Provided records START

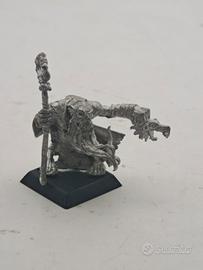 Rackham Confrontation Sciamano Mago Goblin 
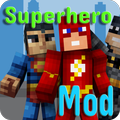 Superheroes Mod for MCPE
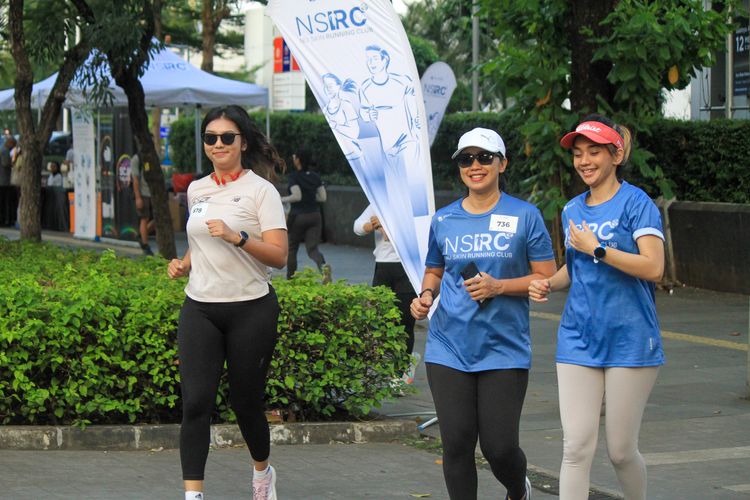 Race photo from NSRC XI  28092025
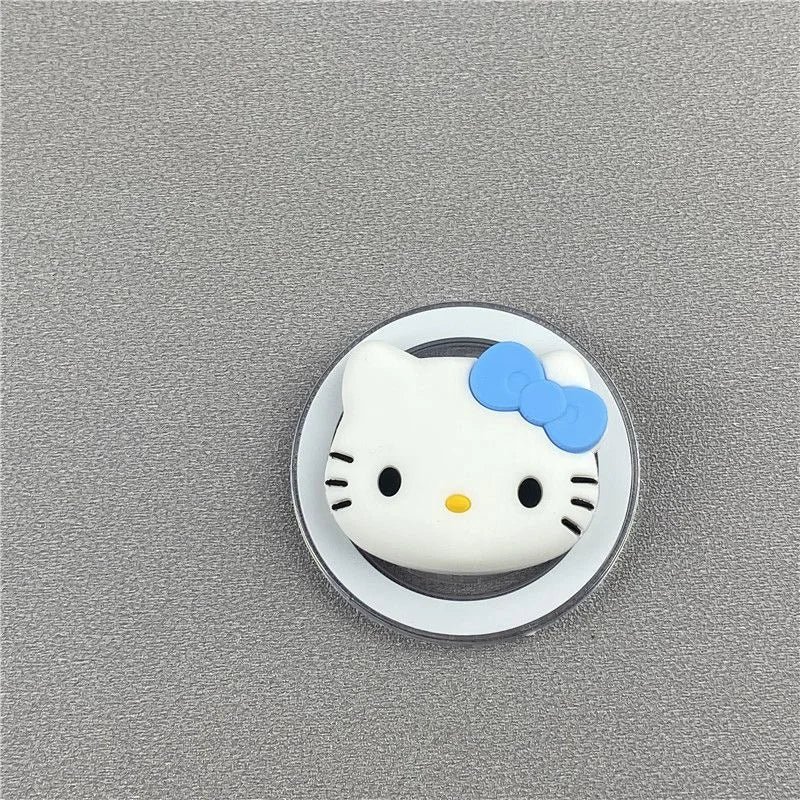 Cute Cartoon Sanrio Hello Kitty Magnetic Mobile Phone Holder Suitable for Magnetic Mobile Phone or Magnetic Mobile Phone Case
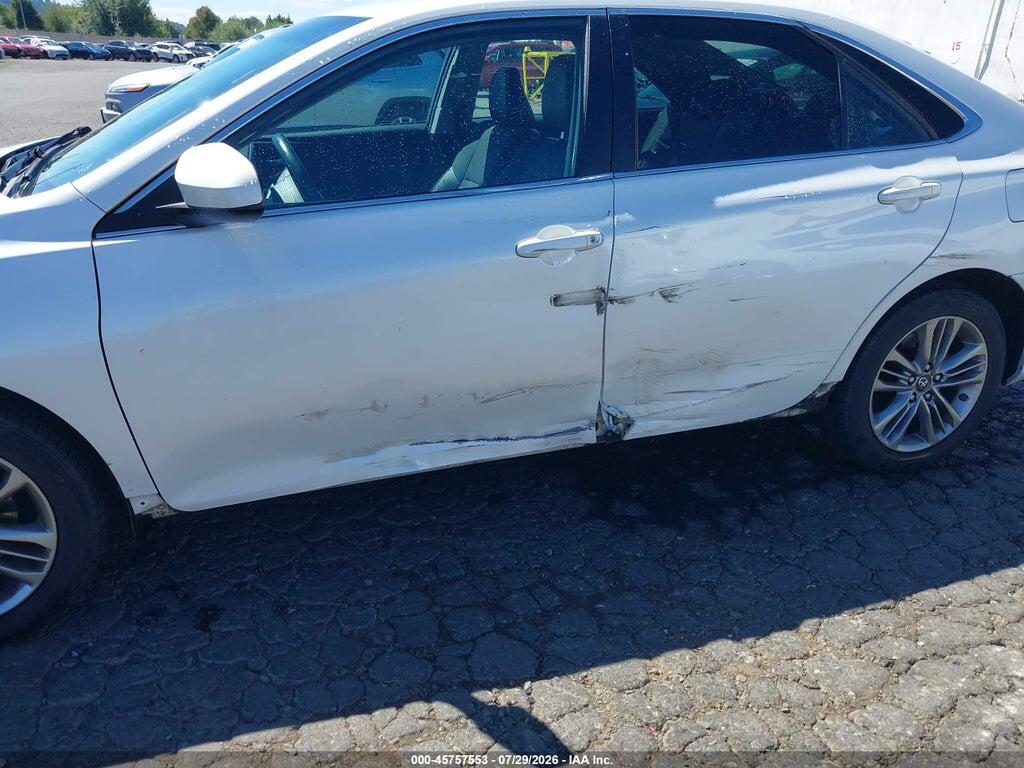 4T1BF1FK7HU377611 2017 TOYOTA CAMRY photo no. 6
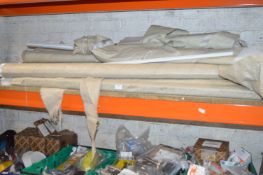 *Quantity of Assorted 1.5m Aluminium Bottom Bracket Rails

Provided records END

Try it: Reproduce each caption in the records above word for word, without the pictures.

Task answer:
 Rackham Confrontation Sciamano Mago Goblin 
 Superheroes Mod for MCPE
 Race photo from NSRC XI  28092025
 Cute Cartoon Sanrio Hello Kitty Magnetic Mobile Phone Holder Suitable for Magnetic Mobile Phone or Magnetic Mobile Phone Case
 4T1BF1FK7HU377611 2017 TOYOTA CAMRY photo no. 6
 *Quantity of Assorted 1.5m Aluminium Bottom Bracket Rails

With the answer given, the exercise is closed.